# Atlas Clausing model 111



## tsd63 (Jun 14, 2020)

I've just bought an Atlas Clausing model 111 out of an old barn. One of the main things I need is a new split nut. Clausing doesn't have any and do not have the print anymore. I've found them for a lot of machines but not for the 100 series. I can make new ones but the parts out of it have been half assed repaired and are not even close to fitting right. Anybody ever make a sketch of theirs.


----------



## wa5cab (Jun 14, 2020)

@tsd63,

What you have is a Clausing 111 that must have been made right after Atlas Press bought Clausing circa 1949/50.  Atlas changed the nameplates to say Atlas and then changed all of the model numbers.  The 100-3 became the 4800.  Then customer push-back reputably including some large order cancellations caused them to change the name on the nameplates back to Clausing.

Anyway, you will have a better chance of finding the parts that you need if you post in the Clausing Forum.  So in the next few minutes, I will move your thread over there.


----------



## WEL0058 (Aug 26, 2020)

Nice lathe.   Are you going to repaint it.  Make a good Project

By the way what is the serial number?  It is stamped into the end of the lathe bed by the tail stock.

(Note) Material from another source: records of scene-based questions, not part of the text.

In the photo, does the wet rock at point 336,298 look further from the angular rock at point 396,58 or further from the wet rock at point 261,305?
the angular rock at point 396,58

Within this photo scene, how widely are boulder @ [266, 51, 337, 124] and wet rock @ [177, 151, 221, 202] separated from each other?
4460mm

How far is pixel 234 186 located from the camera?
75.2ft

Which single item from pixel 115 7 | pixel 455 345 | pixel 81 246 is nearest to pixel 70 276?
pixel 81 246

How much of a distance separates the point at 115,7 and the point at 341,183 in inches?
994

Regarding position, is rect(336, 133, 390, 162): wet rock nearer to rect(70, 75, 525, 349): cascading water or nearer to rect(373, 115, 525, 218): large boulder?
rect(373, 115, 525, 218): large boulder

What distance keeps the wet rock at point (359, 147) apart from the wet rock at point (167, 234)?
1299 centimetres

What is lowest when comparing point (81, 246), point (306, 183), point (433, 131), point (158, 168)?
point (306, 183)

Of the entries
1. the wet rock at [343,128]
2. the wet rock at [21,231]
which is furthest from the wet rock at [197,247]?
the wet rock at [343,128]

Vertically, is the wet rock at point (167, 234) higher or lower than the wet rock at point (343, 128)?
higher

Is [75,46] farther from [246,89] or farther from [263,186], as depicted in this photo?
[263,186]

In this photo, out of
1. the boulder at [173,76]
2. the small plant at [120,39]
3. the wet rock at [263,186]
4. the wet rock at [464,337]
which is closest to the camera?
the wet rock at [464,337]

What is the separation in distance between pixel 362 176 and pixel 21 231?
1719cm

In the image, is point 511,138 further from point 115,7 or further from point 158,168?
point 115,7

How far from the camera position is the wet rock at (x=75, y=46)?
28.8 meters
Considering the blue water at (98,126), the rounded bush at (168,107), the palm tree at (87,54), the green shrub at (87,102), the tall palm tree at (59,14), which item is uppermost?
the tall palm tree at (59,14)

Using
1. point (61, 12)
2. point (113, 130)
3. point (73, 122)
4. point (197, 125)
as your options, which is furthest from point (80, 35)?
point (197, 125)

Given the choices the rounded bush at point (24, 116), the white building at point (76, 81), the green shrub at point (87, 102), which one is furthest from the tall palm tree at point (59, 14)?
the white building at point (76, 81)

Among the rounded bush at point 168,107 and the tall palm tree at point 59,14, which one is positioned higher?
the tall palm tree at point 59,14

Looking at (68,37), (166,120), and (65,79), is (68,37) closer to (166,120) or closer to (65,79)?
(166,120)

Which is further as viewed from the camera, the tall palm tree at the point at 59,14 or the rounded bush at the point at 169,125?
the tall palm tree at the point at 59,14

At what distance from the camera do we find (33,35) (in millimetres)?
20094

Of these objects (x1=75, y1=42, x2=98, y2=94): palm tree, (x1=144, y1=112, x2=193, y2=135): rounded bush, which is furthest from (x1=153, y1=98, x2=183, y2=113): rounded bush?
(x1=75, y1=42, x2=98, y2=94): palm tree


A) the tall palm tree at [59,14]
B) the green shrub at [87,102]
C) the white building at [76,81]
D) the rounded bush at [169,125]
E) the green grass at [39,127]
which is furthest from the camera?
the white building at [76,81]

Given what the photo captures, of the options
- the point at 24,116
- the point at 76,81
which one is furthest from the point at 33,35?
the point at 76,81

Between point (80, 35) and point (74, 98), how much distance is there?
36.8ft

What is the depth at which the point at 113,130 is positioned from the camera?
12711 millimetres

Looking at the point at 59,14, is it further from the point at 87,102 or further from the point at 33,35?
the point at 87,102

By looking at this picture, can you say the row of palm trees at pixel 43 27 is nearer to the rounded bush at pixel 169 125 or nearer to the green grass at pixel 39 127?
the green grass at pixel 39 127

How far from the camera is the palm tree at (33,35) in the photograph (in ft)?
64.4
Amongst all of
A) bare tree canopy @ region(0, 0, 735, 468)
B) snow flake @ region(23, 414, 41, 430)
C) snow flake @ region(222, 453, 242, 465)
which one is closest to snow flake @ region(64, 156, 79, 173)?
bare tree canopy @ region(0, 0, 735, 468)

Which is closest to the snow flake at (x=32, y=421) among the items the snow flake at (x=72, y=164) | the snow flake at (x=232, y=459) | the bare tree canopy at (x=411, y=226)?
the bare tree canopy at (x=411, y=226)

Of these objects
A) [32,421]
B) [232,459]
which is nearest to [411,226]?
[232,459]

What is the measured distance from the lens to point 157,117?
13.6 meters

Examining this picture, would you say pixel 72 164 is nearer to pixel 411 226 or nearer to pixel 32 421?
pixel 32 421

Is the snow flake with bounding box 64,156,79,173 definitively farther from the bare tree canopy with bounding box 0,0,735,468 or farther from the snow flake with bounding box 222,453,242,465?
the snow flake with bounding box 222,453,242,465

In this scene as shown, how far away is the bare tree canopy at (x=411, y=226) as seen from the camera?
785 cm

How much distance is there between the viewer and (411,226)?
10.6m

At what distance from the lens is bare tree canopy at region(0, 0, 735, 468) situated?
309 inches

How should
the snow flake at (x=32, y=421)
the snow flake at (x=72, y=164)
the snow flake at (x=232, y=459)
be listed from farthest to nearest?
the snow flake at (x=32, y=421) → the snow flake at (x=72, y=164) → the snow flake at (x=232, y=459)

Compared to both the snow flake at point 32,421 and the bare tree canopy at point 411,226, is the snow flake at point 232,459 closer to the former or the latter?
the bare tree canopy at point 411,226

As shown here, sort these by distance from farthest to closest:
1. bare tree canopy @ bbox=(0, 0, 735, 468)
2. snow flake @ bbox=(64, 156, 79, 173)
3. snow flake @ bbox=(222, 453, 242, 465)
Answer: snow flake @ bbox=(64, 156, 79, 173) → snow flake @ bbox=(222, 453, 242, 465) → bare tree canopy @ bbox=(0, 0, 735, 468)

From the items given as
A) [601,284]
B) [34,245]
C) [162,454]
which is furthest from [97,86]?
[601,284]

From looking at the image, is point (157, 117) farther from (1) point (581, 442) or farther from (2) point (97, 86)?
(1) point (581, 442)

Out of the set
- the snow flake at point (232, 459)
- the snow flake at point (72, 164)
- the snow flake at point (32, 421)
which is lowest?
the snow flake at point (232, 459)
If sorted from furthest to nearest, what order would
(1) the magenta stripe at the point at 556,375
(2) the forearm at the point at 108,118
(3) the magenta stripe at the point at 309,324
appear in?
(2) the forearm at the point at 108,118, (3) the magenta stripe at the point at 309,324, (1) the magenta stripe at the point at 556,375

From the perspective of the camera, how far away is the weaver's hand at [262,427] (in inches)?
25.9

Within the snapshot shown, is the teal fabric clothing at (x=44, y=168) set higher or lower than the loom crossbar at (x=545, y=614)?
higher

My lathe serial# is 5396 which was sold in 1946. Believe so of the casting where cast in 1945 due to imperfection.

Bob G.


----------



## tsd63 (Aug 30, 2020)

My serial is 7816. I've taken off the cross slide saddle and tailstock to clean the surface rust off the ways. Just a little WD40 and some kitchen scotch brite pads. Came right off. The cross slide lead screw and nut were ruined so thankfully they still make the nut and I pieced together a new left hand screw onto the old shaft. Removed all the gears from the head stock and unstuck the range gear that wouldn't move. 
Then went through the saddle gearbox and cleaned everything. The friction feed clutch must have been tightened with a wrench cause it was stuck bad. My first attempt at making split nuts were out of aluminium just to see if my measurements were right. I got the pins about .060 off center so I'll try that again later. I won't be turning threads anytime soon anyway. Ran some oil thru the spindle bearings while running slow to wash out the dirty stuff before adjusting them. Been cleaning and painting as I go along.  I've got a few pics I'll attach. Threw in a couple of pics of my Reid 618H that I'm going through. Had to make slide oiling rolls cause some were missing.


----------



## WEL0058 (Sep 22, 2020)

Any progress?

You mention needing split nut.  The person you want to talk to is Tom McNett.  He is the goto guy for vintage Clausing parts.  His email is:  TMcNett@clausingsc.com

I just ordered this split nut... Q-395 Split Nut 7/8” -8 tpi. $94

https://www.hobby-machinist.com/threads/my-clausing-100-mk-3-serial-5396.78622/post-779028

Duh - Your leadscrew is probably 3/4” - 8 tip.   Clausing had them in stock ten years ago.

Also bought crossfeed and compound lead screw nuts from this company.  Good fit...
https://bmpartstech.com/product-category/clausing-lathe-parts/


Bob G.


----------